Icarus: Look on the bright side, at least it wasn’t blobfish

 

bluephoenix: what

 

»»-------------¤-------------«« 

 

_I despise the world and all in it._

Adrienne had never hated James’ gang of decidedly morally ambiguous friends more than she did in this moment.

According to them, she needed to go out into the sunshine with somebody. And the somebody they had in mind was not a person she was particularly prone to avoiding, but definitely not a person she was capable of placing in 

“What do you mean?” she’d asked. 

“Well,” answered Thomas, “you like Laf a lot, right? As a friend, I mean?”

Completely perplexed, she’d nodded. 

“He’s super nice, right?
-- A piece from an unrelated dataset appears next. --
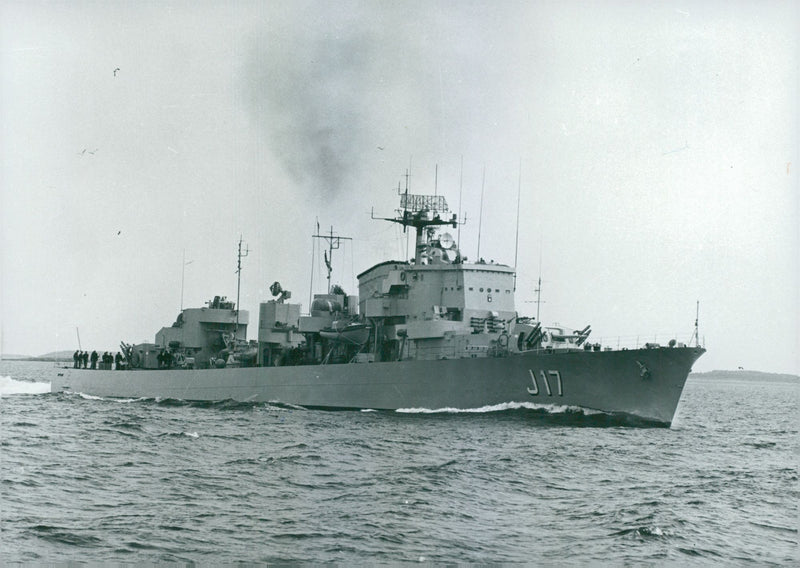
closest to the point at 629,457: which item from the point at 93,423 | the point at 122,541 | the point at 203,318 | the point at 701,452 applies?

And awesome and amazing and is great at parkour and is handsome and has cool powers and deserves much more happiness then life has given him so far?”

Adrienne’s cheeks heated a little and she glared at them, knowing precisely what they were up to and not exactly happy about it. She nodded again, oblivious to Maria’s knowing look. “So?”

“So you should totally go out with him!”

It took her a minute to fully process what he said. Then it slammed into her with full force, like a train wreck. “What?” she’d demanded frantically in something akin to horror. “Like. . . like a _date_?” Her head began to spin. 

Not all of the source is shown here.